Richmond, Va - It started with a guy yelling at his radio. Now, it's (at times) a guy yelling on the radio.

Al Coleman was a stock broker in downtown Richmond by day, and a die hard sports fan by birth. Back when sports talk radio was in it's infancy, a former sports personality in town had a show on Sunday nights, one that regularly infuriated Coleman enough to spur him into action.

"I called up Mike O'Toole over at WRNL and asked what it would take to get on the air" Coleman recalled. "He told me '$100.'"

Coleman paid his money and started his new career. His gift of gab for predicting the future of the Dow Jones average turned into talking about the R-Braves batting average, and he went from selling futures to selling time on the radio. The one night a week exposure grew into 5 mornings a week in about 13 months.

While there have been some address changes along the way, including his current stop at ESPN 950, Coleman has been on the air ever since that Sunday in January back in 1992. There were numerous doubters in the beginning, but the ride has exceeded even his own expectations.

"It's something I enjoyed from the get go" Coleman said. "There's so many things you can do. You can have fun with people, you can give them a hard time, you can yell and scream on occasion."

Perhaps nothing has caused Coleman to scream more than his beloved Washington Redskins, for both good reasons and bad. Ironically, WXGI is now owned by RedZebra, the broadcasting arm of Redskins owner Daniel Snyder.

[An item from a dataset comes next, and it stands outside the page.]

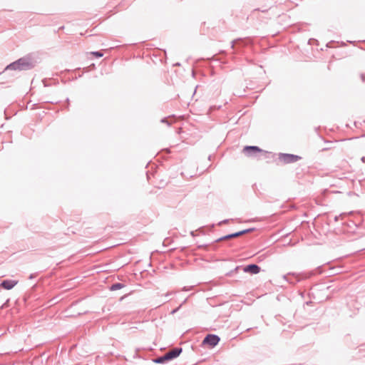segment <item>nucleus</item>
Segmentation results:
<instances>
[{"instance_id":"f3484780","label":"nucleus","mask_w":365,"mask_h":365,"mask_svg":"<svg viewBox=\"0 0 365 365\" xmlns=\"http://www.w3.org/2000/svg\"><path fill=\"white\" fill-rule=\"evenodd\" d=\"M343 215H344V214H340L339 215H336V216L334 217V221H335V222H337V221L339 220V219L341 216H343Z\"/></svg>"},{"instance_id":"423d86ee","label":"nucleus","mask_w":365,"mask_h":365,"mask_svg":"<svg viewBox=\"0 0 365 365\" xmlns=\"http://www.w3.org/2000/svg\"><path fill=\"white\" fill-rule=\"evenodd\" d=\"M220 341V336L216 334H209L205 336L202 341V344L208 345L211 348L216 346Z\"/></svg>"},{"instance_id":"6ab92c4d","label":"nucleus","mask_w":365,"mask_h":365,"mask_svg":"<svg viewBox=\"0 0 365 365\" xmlns=\"http://www.w3.org/2000/svg\"><path fill=\"white\" fill-rule=\"evenodd\" d=\"M240 41V39H237V40H234V41H232L231 48H234V46H235V43H236L237 41Z\"/></svg>"},{"instance_id":"f03ea898","label":"nucleus","mask_w":365,"mask_h":365,"mask_svg":"<svg viewBox=\"0 0 365 365\" xmlns=\"http://www.w3.org/2000/svg\"><path fill=\"white\" fill-rule=\"evenodd\" d=\"M255 230V227H251V228L242 230H240V231H238V232H234V233L228 234L227 235L222 236V237L215 240V242H222V241L228 240H230V239H232V238L238 237H240V236H242L243 235H245V234H247V233H250V232H253Z\"/></svg>"},{"instance_id":"bb28decb","label":"nucleus","mask_w":365,"mask_h":365,"mask_svg":"<svg viewBox=\"0 0 365 365\" xmlns=\"http://www.w3.org/2000/svg\"><path fill=\"white\" fill-rule=\"evenodd\" d=\"M232 245V243L228 244V246H230V247H231Z\"/></svg>"},{"instance_id":"39448f33","label":"nucleus","mask_w":365,"mask_h":365,"mask_svg":"<svg viewBox=\"0 0 365 365\" xmlns=\"http://www.w3.org/2000/svg\"><path fill=\"white\" fill-rule=\"evenodd\" d=\"M242 152L247 157H257L258 153L264 150L256 145H246L243 148Z\"/></svg>"},{"instance_id":"f8f14e48","label":"nucleus","mask_w":365,"mask_h":365,"mask_svg":"<svg viewBox=\"0 0 365 365\" xmlns=\"http://www.w3.org/2000/svg\"><path fill=\"white\" fill-rule=\"evenodd\" d=\"M243 267L242 266H237L234 269L229 272L227 275V276H232L235 272H238V270L242 269Z\"/></svg>"},{"instance_id":"b1692460","label":"nucleus","mask_w":365,"mask_h":365,"mask_svg":"<svg viewBox=\"0 0 365 365\" xmlns=\"http://www.w3.org/2000/svg\"><path fill=\"white\" fill-rule=\"evenodd\" d=\"M361 78H362V81H364V75H361Z\"/></svg>"},{"instance_id":"412c9836","label":"nucleus","mask_w":365,"mask_h":365,"mask_svg":"<svg viewBox=\"0 0 365 365\" xmlns=\"http://www.w3.org/2000/svg\"><path fill=\"white\" fill-rule=\"evenodd\" d=\"M161 122L162 123H167L168 125H170L169 122L168 121L167 118H164L161 120Z\"/></svg>"},{"instance_id":"7ed1b4c3","label":"nucleus","mask_w":365,"mask_h":365,"mask_svg":"<svg viewBox=\"0 0 365 365\" xmlns=\"http://www.w3.org/2000/svg\"><path fill=\"white\" fill-rule=\"evenodd\" d=\"M278 159L283 164H289L301 160L302 157L294 154L279 153Z\"/></svg>"},{"instance_id":"393cba45","label":"nucleus","mask_w":365,"mask_h":365,"mask_svg":"<svg viewBox=\"0 0 365 365\" xmlns=\"http://www.w3.org/2000/svg\"><path fill=\"white\" fill-rule=\"evenodd\" d=\"M327 148H323L322 150L324 151V150H327Z\"/></svg>"},{"instance_id":"9b49d317","label":"nucleus","mask_w":365,"mask_h":365,"mask_svg":"<svg viewBox=\"0 0 365 365\" xmlns=\"http://www.w3.org/2000/svg\"><path fill=\"white\" fill-rule=\"evenodd\" d=\"M153 361L155 364H164L168 361L165 355H163L161 356L157 357L153 359Z\"/></svg>"},{"instance_id":"aec40b11","label":"nucleus","mask_w":365,"mask_h":365,"mask_svg":"<svg viewBox=\"0 0 365 365\" xmlns=\"http://www.w3.org/2000/svg\"><path fill=\"white\" fill-rule=\"evenodd\" d=\"M36 276H37V274H34H34H31L29 278L30 279H32L35 278Z\"/></svg>"},{"instance_id":"a878e982","label":"nucleus","mask_w":365,"mask_h":365,"mask_svg":"<svg viewBox=\"0 0 365 365\" xmlns=\"http://www.w3.org/2000/svg\"><path fill=\"white\" fill-rule=\"evenodd\" d=\"M361 160H362L363 162L364 161V157H362Z\"/></svg>"},{"instance_id":"6e6552de","label":"nucleus","mask_w":365,"mask_h":365,"mask_svg":"<svg viewBox=\"0 0 365 365\" xmlns=\"http://www.w3.org/2000/svg\"><path fill=\"white\" fill-rule=\"evenodd\" d=\"M242 270L244 271V272H249L253 274H256L260 272L261 268L256 264H250L242 268Z\"/></svg>"},{"instance_id":"1a4fd4ad","label":"nucleus","mask_w":365,"mask_h":365,"mask_svg":"<svg viewBox=\"0 0 365 365\" xmlns=\"http://www.w3.org/2000/svg\"><path fill=\"white\" fill-rule=\"evenodd\" d=\"M16 284L17 281L5 279L1 282L0 287L5 289L9 290L11 289Z\"/></svg>"},{"instance_id":"a211bd4d","label":"nucleus","mask_w":365,"mask_h":365,"mask_svg":"<svg viewBox=\"0 0 365 365\" xmlns=\"http://www.w3.org/2000/svg\"><path fill=\"white\" fill-rule=\"evenodd\" d=\"M192 288H193V287H192V286L189 287H183V289H182V290H183V291H189V290H191Z\"/></svg>"},{"instance_id":"4be33fe9","label":"nucleus","mask_w":365,"mask_h":365,"mask_svg":"<svg viewBox=\"0 0 365 365\" xmlns=\"http://www.w3.org/2000/svg\"><path fill=\"white\" fill-rule=\"evenodd\" d=\"M207 247V245H199V246H198V247H199V248H202V247H205H205Z\"/></svg>"},{"instance_id":"20e7f679","label":"nucleus","mask_w":365,"mask_h":365,"mask_svg":"<svg viewBox=\"0 0 365 365\" xmlns=\"http://www.w3.org/2000/svg\"><path fill=\"white\" fill-rule=\"evenodd\" d=\"M301 275H302V274L289 272L287 274L283 275V279L291 284H296L301 281L302 278H307L309 277L304 275L301 277Z\"/></svg>"},{"instance_id":"5701e85b","label":"nucleus","mask_w":365,"mask_h":365,"mask_svg":"<svg viewBox=\"0 0 365 365\" xmlns=\"http://www.w3.org/2000/svg\"><path fill=\"white\" fill-rule=\"evenodd\" d=\"M190 235H191L192 236H195L194 231H192V232H190Z\"/></svg>"},{"instance_id":"2eb2a0df","label":"nucleus","mask_w":365,"mask_h":365,"mask_svg":"<svg viewBox=\"0 0 365 365\" xmlns=\"http://www.w3.org/2000/svg\"><path fill=\"white\" fill-rule=\"evenodd\" d=\"M231 220L232 221L233 220L231 219ZM230 221V219H226V220H222V221L219 222L217 225L220 226L222 224H226V223L229 222Z\"/></svg>"},{"instance_id":"f257e3e1","label":"nucleus","mask_w":365,"mask_h":365,"mask_svg":"<svg viewBox=\"0 0 365 365\" xmlns=\"http://www.w3.org/2000/svg\"><path fill=\"white\" fill-rule=\"evenodd\" d=\"M34 66L35 63L31 57L24 56L9 64L5 68L4 71H28L33 68Z\"/></svg>"},{"instance_id":"9d476101","label":"nucleus","mask_w":365,"mask_h":365,"mask_svg":"<svg viewBox=\"0 0 365 365\" xmlns=\"http://www.w3.org/2000/svg\"><path fill=\"white\" fill-rule=\"evenodd\" d=\"M124 287H125V284H123L122 283H120V282H116V283L113 284L110 287V290L115 291V290L120 289H122Z\"/></svg>"},{"instance_id":"dca6fc26","label":"nucleus","mask_w":365,"mask_h":365,"mask_svg":"<svg viewBox=\"0 0 365 365\" xmlns=\"http://www.w3.org/2000/svg\"><path fill=\"white\" fill-rule=\"evenodd\" d=\"M9 299H7L1 307V309L6 308L9 306Z\"/></svg>"},{"instance_id":"ddd939ff","label":"nucleus","mask_w":365,"mask_h":365,"mask_svg":"<svg viewBox=\"0 0 365 365\" xmlns=\"http://www.w3.org/2000/svg\"><path fill=\"white\" fill-rule=\"evenodd\" d=\"M92 54L97 58H100L103 56V53L101 51H93V52H92Z\"/></svg>"},{"instance_id":"0eeeda50","label":"nucleus","mask_w":365,"mask_h":365,"mask_svg":"<svg viewBox=\"0 0 365 365\" xmlns=\"http://www.w3.org/2000/svg\"><path fill=\"white\" fill-rule=\"evenodd\" d=\"M182 351V349L181 347H175L166 352L165 355L168 361H169L178 357Z\"/></svg>"},{"instance_id":"4468645a","label":"nucleus","mask_w":365,"mask_h":365,"mask_svg":"<svg viewBox=\"0 0 365 365\" xmlns=\"http://www.w3.org/2000/svg\"><path fill=\"white\" fill-rule=\"evenodd\" d=\"M186 302H187V299H185L182 302V304H181L178 307H177L176 309H173V310L171 312V314H173L176 313V312H177L180 309V307H182V305L183 304H185Z\"/></svg>"}]
</instances>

Coleman has pioneered the geographical nickname for his regular callers, everyone from Elmont Roy to Pittsburgh Willie and the two Chips: Godwin Chip and Chip Not-The-Dentist. His likeability on the air has kept him there, and been a big factor in the related success of his self-titled sports bar and grill in Innsbrook. There, much like on the air, it's the people that get Coleman up in the morning and keep him going throughout the day.

"People have gotten to know each other just by listening" Coleman said. "That's been a lot of fun. If you enjoy what you do for work, then it's not work."